On a paved road nearby, a white-and-silver bus barrels by in a cloud of dust. The bus is evidence that people work at Area 51.
The workers say that nothing could leave the base, and that's why everything was burned. Some men had to scramble into the pits after the ashes cooled to ensure complete incineration, increasing their exposure to toxins, according to the lawsuits.
No compensation
The widows' outrage started because of $300. About 10 years ago, Robert Frost, who was foreman of the sheet-metal workers at Area 51, became so ill he missed a week of work. By then his face and body were scarred by scales and red welts. His legs buckled when he tried to walk.
Frost filed a claim for lost wages; his employer, Reynolds Electrical & Engineering, fought it.
By the time a hearing was held in 1990, Frost was dead of a liver disease that doctors associated with exposure to smoke containing dioxin and dibenzofurans, chemicals found in plastics and solvents.
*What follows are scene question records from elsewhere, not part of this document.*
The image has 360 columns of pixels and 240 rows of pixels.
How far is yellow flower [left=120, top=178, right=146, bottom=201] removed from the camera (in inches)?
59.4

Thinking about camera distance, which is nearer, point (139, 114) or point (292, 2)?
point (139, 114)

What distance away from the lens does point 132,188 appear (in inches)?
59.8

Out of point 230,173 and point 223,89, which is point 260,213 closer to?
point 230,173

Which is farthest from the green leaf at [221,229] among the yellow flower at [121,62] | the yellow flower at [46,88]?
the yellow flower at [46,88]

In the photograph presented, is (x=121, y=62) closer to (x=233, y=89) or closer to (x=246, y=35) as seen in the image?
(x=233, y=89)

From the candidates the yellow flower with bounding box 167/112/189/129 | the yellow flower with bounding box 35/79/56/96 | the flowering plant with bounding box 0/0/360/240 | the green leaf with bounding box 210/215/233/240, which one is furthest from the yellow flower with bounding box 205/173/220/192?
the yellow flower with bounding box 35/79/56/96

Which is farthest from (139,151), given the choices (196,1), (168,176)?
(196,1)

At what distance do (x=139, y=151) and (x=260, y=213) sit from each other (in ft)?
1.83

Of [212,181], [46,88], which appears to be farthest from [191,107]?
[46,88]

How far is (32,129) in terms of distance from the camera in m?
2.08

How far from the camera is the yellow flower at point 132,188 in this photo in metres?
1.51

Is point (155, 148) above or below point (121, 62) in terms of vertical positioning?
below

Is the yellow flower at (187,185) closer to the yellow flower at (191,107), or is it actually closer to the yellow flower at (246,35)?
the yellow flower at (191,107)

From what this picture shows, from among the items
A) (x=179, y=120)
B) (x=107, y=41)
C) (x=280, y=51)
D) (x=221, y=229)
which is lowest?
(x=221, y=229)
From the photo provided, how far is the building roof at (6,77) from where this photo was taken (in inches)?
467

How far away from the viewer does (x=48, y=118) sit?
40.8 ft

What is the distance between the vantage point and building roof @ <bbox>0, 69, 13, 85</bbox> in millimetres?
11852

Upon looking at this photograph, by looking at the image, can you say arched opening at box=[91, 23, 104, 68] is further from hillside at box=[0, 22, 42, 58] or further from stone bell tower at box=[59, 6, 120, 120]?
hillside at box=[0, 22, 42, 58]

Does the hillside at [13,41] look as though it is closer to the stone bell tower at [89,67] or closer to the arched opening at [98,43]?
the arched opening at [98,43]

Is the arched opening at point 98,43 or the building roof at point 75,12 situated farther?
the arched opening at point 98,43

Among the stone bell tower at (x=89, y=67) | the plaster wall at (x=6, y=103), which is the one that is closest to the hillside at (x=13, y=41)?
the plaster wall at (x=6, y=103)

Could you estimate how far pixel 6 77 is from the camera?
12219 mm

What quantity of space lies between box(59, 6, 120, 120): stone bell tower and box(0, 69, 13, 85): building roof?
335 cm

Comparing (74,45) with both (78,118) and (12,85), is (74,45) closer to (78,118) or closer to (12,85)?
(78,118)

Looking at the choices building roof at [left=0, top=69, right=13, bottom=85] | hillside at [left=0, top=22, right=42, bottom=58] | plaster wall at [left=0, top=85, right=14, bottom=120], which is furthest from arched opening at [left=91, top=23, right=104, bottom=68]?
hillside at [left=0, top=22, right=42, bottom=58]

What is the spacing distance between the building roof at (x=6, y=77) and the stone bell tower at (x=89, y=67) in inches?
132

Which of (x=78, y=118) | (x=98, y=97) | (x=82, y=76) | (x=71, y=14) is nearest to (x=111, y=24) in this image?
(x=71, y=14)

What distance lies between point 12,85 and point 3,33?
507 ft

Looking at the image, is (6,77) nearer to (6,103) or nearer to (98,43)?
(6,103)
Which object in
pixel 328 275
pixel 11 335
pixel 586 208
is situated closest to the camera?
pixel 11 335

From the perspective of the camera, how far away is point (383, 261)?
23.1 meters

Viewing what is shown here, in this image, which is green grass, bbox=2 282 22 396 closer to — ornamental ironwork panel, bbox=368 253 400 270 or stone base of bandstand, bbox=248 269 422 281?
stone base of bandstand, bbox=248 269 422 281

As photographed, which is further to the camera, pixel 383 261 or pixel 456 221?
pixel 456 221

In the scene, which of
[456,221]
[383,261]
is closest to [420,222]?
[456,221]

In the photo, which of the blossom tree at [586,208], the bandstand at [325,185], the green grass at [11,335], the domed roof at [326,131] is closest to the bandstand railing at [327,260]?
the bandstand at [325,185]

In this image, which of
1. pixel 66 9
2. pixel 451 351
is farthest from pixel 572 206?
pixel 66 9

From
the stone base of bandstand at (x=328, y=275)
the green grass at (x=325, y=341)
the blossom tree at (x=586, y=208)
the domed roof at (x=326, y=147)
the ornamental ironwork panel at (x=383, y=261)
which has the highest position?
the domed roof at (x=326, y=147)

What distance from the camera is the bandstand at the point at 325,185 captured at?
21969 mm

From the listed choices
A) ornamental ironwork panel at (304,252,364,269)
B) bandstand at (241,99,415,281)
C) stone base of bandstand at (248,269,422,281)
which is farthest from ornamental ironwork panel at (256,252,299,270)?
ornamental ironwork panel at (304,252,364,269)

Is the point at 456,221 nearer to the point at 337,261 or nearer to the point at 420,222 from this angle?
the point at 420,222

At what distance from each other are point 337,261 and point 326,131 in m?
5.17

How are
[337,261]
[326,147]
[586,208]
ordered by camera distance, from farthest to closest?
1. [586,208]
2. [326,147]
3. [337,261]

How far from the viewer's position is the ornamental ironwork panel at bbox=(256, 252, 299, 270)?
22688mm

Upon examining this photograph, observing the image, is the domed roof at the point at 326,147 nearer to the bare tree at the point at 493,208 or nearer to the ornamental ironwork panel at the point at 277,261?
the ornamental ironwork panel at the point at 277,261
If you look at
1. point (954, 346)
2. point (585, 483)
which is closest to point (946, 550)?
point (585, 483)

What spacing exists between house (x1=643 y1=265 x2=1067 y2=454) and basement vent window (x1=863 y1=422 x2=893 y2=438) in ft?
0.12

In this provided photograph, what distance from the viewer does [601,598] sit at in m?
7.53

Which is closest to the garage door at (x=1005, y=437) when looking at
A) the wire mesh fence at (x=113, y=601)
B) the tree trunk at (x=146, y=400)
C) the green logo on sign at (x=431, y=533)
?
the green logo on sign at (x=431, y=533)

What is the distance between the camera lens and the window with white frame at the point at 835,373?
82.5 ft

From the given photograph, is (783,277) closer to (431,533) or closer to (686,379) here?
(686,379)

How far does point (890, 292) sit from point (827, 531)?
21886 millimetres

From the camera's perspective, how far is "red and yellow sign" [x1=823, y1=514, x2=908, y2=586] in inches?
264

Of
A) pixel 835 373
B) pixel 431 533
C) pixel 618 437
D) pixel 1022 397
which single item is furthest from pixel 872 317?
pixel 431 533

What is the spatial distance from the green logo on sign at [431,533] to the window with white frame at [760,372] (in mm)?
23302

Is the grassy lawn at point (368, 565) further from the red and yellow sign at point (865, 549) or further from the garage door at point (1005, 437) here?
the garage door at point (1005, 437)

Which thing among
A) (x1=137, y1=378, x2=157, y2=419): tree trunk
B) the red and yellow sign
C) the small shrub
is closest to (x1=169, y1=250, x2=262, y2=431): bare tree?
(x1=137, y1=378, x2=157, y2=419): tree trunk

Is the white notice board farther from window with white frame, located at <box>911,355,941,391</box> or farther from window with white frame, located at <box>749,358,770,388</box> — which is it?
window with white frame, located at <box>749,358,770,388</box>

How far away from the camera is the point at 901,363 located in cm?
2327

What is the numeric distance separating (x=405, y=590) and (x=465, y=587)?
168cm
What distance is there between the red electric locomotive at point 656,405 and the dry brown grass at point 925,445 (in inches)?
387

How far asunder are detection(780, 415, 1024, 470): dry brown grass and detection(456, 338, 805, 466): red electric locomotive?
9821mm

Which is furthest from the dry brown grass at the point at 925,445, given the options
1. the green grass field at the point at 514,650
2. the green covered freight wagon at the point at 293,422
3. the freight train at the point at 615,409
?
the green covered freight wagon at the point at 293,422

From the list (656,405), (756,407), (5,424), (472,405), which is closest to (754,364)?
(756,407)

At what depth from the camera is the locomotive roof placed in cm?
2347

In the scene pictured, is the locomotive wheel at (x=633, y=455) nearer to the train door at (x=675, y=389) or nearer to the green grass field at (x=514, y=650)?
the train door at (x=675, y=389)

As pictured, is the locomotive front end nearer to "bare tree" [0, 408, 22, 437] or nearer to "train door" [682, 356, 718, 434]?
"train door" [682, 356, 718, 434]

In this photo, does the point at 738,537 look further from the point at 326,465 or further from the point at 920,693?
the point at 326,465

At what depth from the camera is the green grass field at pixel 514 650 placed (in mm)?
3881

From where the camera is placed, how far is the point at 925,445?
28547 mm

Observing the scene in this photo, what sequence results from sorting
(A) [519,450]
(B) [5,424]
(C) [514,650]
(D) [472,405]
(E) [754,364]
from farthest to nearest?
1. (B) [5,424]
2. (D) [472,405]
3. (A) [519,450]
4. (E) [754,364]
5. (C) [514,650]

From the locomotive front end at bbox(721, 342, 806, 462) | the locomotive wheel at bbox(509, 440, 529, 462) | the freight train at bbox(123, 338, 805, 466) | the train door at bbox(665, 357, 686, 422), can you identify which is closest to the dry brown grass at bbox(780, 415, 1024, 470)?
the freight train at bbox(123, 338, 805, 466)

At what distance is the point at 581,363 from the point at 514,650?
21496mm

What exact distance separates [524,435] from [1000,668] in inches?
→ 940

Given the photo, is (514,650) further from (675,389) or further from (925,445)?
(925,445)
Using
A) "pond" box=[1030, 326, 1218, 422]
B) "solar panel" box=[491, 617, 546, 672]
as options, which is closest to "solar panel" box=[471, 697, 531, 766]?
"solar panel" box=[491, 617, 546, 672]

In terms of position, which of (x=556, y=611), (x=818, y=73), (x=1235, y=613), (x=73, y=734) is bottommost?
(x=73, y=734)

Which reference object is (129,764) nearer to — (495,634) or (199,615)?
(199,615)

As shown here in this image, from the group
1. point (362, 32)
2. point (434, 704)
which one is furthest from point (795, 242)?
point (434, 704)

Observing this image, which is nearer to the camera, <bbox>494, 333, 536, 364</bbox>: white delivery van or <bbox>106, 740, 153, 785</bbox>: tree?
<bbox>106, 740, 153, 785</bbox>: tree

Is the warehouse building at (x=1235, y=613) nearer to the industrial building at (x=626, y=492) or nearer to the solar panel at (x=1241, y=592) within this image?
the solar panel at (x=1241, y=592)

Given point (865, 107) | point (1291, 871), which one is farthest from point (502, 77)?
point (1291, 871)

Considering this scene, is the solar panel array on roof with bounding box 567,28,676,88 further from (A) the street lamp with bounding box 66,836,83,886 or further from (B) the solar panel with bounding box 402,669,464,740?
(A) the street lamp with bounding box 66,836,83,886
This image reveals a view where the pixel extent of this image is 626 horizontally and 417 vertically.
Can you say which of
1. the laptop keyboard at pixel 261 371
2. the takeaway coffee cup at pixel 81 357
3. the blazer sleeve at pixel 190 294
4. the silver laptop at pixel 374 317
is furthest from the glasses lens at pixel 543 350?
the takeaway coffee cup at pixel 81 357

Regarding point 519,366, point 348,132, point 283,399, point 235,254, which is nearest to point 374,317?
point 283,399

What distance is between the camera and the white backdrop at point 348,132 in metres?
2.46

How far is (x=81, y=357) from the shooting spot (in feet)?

But the compensation claim was denied after a company superintendent testified that no burning occurred at Area 51.
Frost's widow, Helen, was furious. She wanted to file a wrongful-death claim, but lawyers told her there was nothing to be done.
She found a Washington watchdog group, the Project on Government Oversight, that was willing to investigate. She knew of several other widows and workers. One was her husband's good friend Wally Kasza - a guy so tough he worked up at Area 51 until he was 69, when he became too sick to go on.
Wally and "Frostie," as friends knew him, were union brothers in Local 88. Now their widows are united in their scorn for the federal government, lending their names to the lawsuits Frost vs. Perry (against the former secretary of defense) and Kasza vs. Browner (against the EPA administrator).
Stella Kasza points to the wall. A studio portrait taken several years ago captures her loving gaze as she poses next to a still-handsome old devil with wavy gray hair, the guy whose big grin and blue eyes first made her swoon when she was 15, when he lived down the block.
A sappy country song is playing on the radio. Stella turns it up, up, up, as loud as she can stand it. Something about having one last night together on the town. She sways across the room, alone, trying not to cry again.